Computer algebra systems that can handle real-closed fields? I'm trying to solve a big system of:
quadratic equations with coefficients in $\mathbb{Z}$, each in 6 variables,
quadratic inequalities with coefficients in $\mathbb{Z}$, each in 6 variables, and
linear inequalities of the form $x_i>0$.
There are on the order of a couple of dozen equations in my system.  I know that the system has exactly one solution in the real numbers, and the solution is algebraic.  Some of the equations might be extraneous.
I don't know anything about the solution space over $\mathbb{C}$ or over the entire field of algebraic numbers.  Presumably there are more solutions there, though I don't know this for sure, either.
I need an exact solution, so for every variable, I want either a closed expression for it, or an irreducible polynomial in one variable that has it as a root.
I've looked into MAGMA for this, hoping to solve the system using a computer algebra implementation of Groebner bases.  However, I am having a couple of problems.
My questions are:


*

*How might I include the inequalities in my system?  Is there a way to make them into equalities?  I don't mind introducing extra variables.

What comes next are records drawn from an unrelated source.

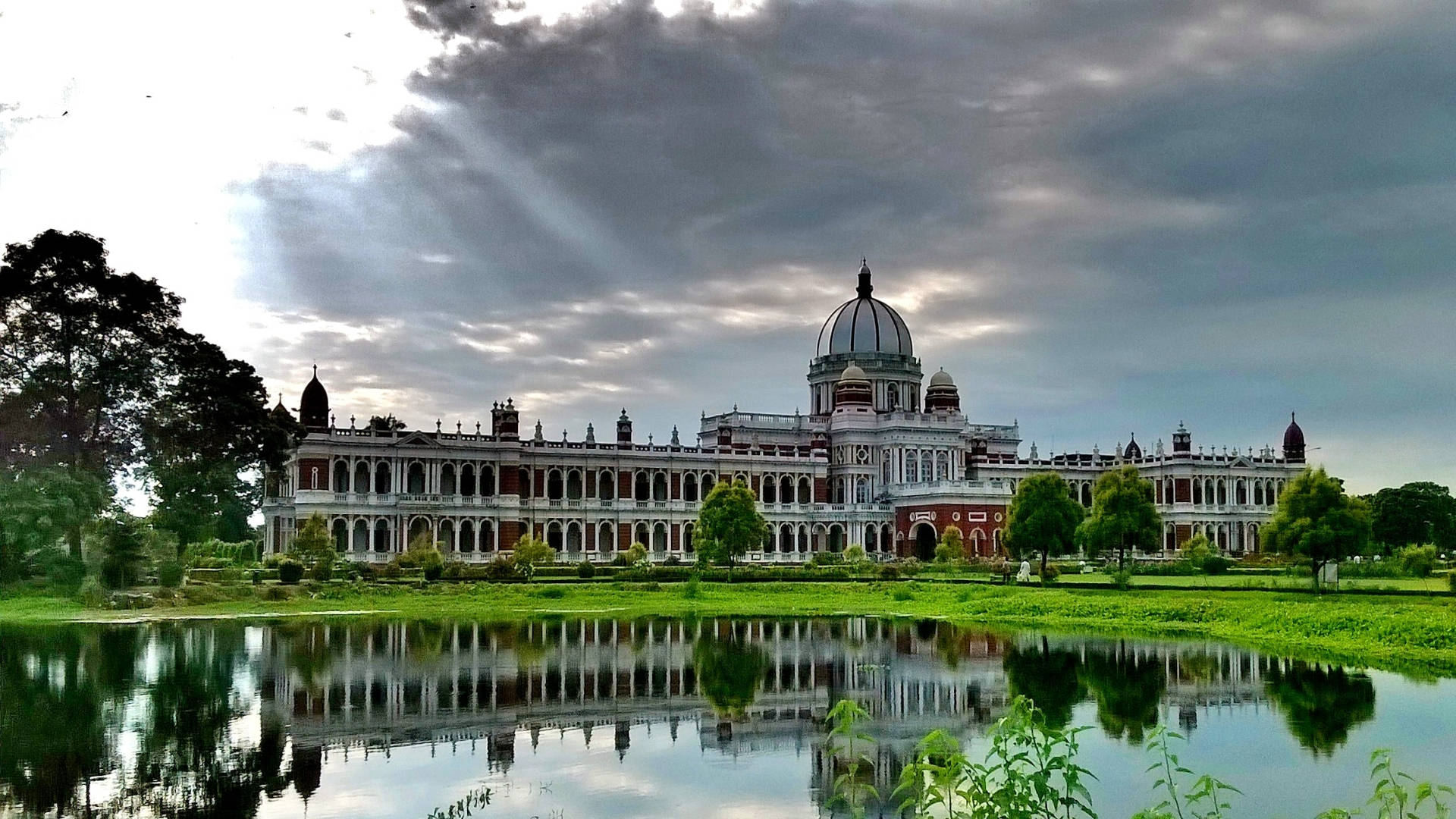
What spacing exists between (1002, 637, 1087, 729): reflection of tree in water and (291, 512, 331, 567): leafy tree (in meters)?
36.4

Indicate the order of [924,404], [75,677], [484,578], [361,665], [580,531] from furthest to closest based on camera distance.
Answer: [924,404] < [580,531] < [484,578] < [361,665] < [75,677]

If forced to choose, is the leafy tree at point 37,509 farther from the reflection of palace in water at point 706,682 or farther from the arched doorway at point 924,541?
the arched doorway at point 924,541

*Is there a computer algebra system that will find Groebner bases over the real algebraic numbers?  Or, is this something I could possibly implement with a little work from existing solvers that work over the algebraic closure of $\mathbb{Q}$?
 A: Not really useful enough for an answer, but a little long to be a comment:
While it is true that you can introduce extra variables and constrain their squares to be the quantities which you wish to be nonnegative, these "nonnegativity" constraints don't really buy you anything when you look at them over an algebraically closed field like C.  You may be introducing lots of new solutions and it will not necessarily be easy to pick out your unique real solution from an algebraic description of all of these.  You could just as well drop the nonnegativity constraints and look at which complex solutions are real and happen to satisfy the inequalities; that is essentially what this approach amounts to.  For this reason Groebner bases and such are not really suited to problems in real closed fields where the order plays a big role (of course there are no doubt times when one can still get valuable information by looking at the equations over C).
Nonetheless there are algorithms that will do what you're looking for in theory: look up terms like quantifier elimination and cylindrical algebraic decomposition.  There is software implementing such algorithms such as QEPCAD which is freely available.  But beware, the computational complexity of quantifier elimination is horrible and such algorithms are extremely slow and memory intensive in practice.  For a problem of the size you state though, it may be worth a shot.
A: Let me expand a bit on Noah's answer: first, you do not want to add those extra slack variables: the number of variables is the worst parameter (doubly exponential!) in the complexity of cylindrical algebraic decomposition. And the algorithm is built to handle inequalities anyway.
Most computer algebra systems will have implementations of cylindrical algebraic decomposition. Some will even have the more sophisticated critical point method first programmed by Safey El Din. As Noah pointed out, these algorithms are very taxing and any flaw in the implementation renders them essentially useless, so you might have to seek a specialized package like QEPCAD.
The good news is that many researchers in the area are eager to know the kind of practical problems that people are really interested in (there's nothing like a real problem to benchmark your experimental algorithms). If your problem is too challenging for off-the-shelf solutions yet still tractable, they might be able to help. If you could give a better idea of what the system looks like (or better yet post it), we can find out if it looks solvable or not.
A: Can you include slack variables to turn the inequalities into equalities?
Also, I think that you'll have to use the algebraic closure of Q, since of course you can only represent numbers in Q or in Q multiplied by sqrts, symbolically in the second case.
There's a book called "Algorithms in Real Algebraic Geometry" that might house the answer, unfortunately I don't have it with me at the moment.